Blockbuster cinema tends to be pretty light on truly interesting villains, but Erik Killmonger arrived in Wakanda and challenged many of T’Challa’s assumptions about himself, his father and his nation’s connection to the world. Though he’s only been part of the MCU for short time, T’Challa’s already watched his father die — a devastating moment that can never be undone — and, thanks to Thanos, he appears to have also lost his sister, the brilliant Shuri. And that big Infinity War battle took place in Wakanda not long after T’Challa decided to reveal the existence of the secretive, prosperous nation to the world.
Black Panther may get Shuri back, but he can’t undo the complex processes he recently put into motion for his nation and himself. However difficult it was to step out of his father’s shadow, T’Challa’s got an even tougher job ahead as a man and as a leader — tasks that his super-suit won’t make that much easier. That’s middle age for you — an array of confusing challenges that, if you are lucky, bring pleasure and relief if you navigate them with wisdom, foresight and humility.

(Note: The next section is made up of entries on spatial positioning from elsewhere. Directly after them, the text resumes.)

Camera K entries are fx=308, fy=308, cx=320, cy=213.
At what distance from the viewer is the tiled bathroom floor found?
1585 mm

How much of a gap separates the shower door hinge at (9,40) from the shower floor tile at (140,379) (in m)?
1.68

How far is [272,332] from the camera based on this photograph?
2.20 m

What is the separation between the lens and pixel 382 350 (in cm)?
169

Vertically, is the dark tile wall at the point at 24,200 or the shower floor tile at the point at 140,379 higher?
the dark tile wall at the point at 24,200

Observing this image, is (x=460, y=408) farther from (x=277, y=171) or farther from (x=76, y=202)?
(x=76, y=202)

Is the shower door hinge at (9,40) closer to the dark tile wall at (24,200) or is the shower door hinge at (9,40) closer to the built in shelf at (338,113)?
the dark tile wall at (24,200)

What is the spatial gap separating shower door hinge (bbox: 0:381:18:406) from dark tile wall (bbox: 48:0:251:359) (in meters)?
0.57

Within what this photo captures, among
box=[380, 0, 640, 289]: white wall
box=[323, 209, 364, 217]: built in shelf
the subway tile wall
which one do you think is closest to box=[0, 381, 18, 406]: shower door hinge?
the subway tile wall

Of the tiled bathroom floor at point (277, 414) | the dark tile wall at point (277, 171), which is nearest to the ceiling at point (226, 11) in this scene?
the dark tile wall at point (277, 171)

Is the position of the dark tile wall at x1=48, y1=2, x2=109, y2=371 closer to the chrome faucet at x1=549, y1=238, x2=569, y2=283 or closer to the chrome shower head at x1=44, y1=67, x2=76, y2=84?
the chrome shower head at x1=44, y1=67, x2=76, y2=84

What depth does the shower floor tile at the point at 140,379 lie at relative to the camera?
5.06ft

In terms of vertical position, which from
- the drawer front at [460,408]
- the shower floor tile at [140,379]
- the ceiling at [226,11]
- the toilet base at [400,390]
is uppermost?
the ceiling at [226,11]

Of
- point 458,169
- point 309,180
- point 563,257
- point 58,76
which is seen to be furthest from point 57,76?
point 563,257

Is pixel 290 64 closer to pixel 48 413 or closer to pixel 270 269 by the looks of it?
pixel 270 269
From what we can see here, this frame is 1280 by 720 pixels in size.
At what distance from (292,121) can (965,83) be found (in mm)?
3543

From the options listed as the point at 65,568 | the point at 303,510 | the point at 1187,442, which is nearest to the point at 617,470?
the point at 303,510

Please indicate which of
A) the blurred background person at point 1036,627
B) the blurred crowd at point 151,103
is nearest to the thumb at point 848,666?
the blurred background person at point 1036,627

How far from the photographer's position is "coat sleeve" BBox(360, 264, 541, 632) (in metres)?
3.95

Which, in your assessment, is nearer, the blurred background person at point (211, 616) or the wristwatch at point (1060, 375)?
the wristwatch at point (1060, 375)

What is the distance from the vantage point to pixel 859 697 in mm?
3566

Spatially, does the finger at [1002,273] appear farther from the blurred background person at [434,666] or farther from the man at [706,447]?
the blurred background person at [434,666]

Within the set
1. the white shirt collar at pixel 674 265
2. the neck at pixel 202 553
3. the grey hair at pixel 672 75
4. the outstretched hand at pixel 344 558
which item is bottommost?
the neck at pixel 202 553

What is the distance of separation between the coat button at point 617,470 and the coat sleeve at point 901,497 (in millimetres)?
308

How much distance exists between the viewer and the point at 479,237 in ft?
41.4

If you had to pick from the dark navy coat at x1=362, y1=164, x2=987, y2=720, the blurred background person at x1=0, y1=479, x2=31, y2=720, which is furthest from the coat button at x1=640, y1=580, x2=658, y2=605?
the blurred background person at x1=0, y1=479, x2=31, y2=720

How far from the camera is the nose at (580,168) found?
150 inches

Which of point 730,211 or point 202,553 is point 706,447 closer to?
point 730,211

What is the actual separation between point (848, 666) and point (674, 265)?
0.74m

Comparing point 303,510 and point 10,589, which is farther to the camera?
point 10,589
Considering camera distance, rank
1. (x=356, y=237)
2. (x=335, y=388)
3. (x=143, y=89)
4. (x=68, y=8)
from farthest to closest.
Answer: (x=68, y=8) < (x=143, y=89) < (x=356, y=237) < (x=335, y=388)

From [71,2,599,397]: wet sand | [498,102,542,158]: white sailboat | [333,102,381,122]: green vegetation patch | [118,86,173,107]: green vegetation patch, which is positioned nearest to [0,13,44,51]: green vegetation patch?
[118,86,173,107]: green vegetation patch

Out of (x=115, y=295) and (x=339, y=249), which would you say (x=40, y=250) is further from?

And that kind of growth — by discovering your own potential or through losses that fundamentally alter you — is the point. For the lives of these characters — or life in general — to have any kind of lasting weight, there have to be permanent farewells. I lost both my parents within a recent three-year span, and I wouldn’t wish that on anyone. But I now appreciate life a lot more than I did when I was in my heedless twenties or distracted thirties. And just because people leave, it doesn’t mean their influence or presence is gone forever. No relationship that has any real impact is ever truly over — just as a movie or a scene can linger in your memory long after the credits are over.
So, bring on the next Avengers extravaganza. And if we cry as much as we laugh, all the better.